For more than a month, pain has dominated my world as I experience abdominal pain I haven’t encountered before. Even in one of my most critical health conditions, five years ago, and the subsequent gradual process of recovery, the pain is more on emotional and spiritual, less in physical. This time it cuts across all other aspects. In fact, I was supposed to undergo surgery because of gallstones as observed in the ultra sound. With reservation, I took heed of the advice consoling myself that is the only way to get rid of the pain. Because there was also a pancreatic cyst in the ultra sound, the surgeon recommended CT scan first so that he can include the tail end of pancreas in the operation.
Much to our amazement, the gallstones disappeared in the CT scan. But the joy was short lived as another CT scan was recommended – the result of which highlighted the pancreatic cyst. Diagnostic operation was recommended as sure method for biopsy to determine if the cyst is malignant. I was caught off-guard. Unprepared because of my assumption that I would be excused from other illness having not fully recovered yet from previous one in almost all aspects. Considering all scenarios even the worst, with my wife’s consent, I decided to leave the hospital and take a rest, meditate, pray, try nature’s healing process at home. I want to have more time with God, especially that earlier I have inspiring experiences with Him . I even prayed for more opportunities to publicly bear witness to God’s faithfulness to me and my family.
Yes, I long to do that since I survived the aforementioned critical periods in our life. I want to stress God’s hand in my healing. Since my condition is volatile yet, I shelve it for a while until my full recovery to make it real, powerful and with full confidence. However, observing the very gradual healing process, I decided to start doing it in every opportunity to preach and teach. At the back of my mind, with my age, full recovery may not come and I’ll forever lose by default. While I keep on believing and hoping for it, I also started to be realistic.

» Parts of the exercise
A) In the personal account, what did the surgeon recommend before operating, and why?
B) Write out the personal account from "For more than" to "in the operation.", replacing "surgeon" with "specialist".
The items that come after this point have no connection to the personal account.

» Record set
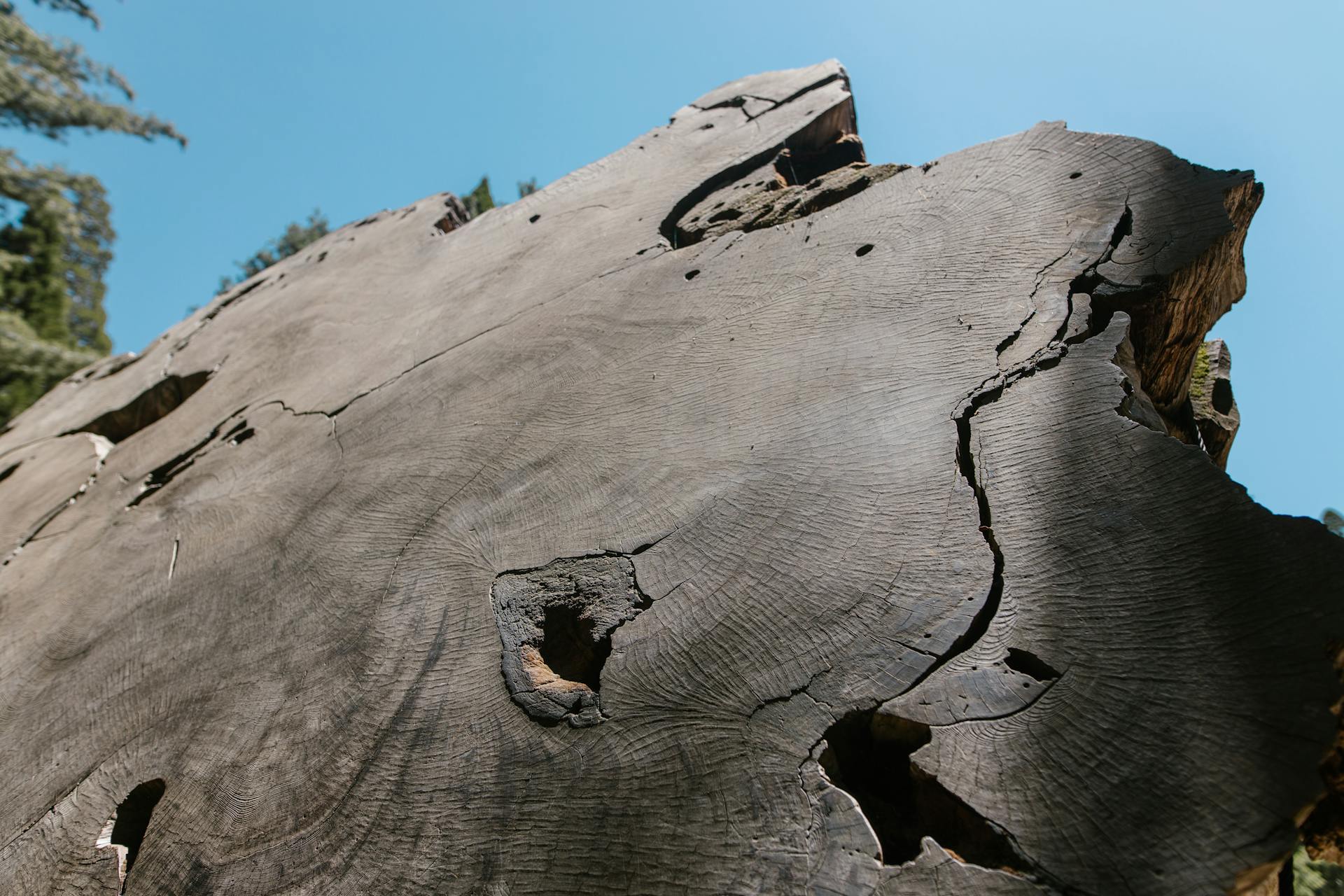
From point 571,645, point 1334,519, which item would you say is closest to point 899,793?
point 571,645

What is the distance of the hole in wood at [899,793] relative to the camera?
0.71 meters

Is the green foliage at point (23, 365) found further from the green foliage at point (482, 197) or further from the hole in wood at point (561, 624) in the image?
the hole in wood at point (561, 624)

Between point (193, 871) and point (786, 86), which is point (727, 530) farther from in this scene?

» List of answers
A) He recommended a CT scan first so that he could include the tail end of the pancreas in the operation.

B)
For more than a month, pain has dominated my world as I experience abdominal pain I haven’t encountered before. Even in one of my most critical health conditions, five years ago, and the subsequent gradual process of recovery, the pain is more on emotional and spiritual, less in physical. This time it cuts across all other aspects. In fact, I was supposed to undergo surgery because of gallstones as observed in the ultra sound. With reservation, I took heed of the advice consoling myself that is the only way to get rid of the pain. Because there was also a pancreatic cyst in the ultra sound, the specialist recommended CT scan first so that he can include the tail end of pancreas in the operation.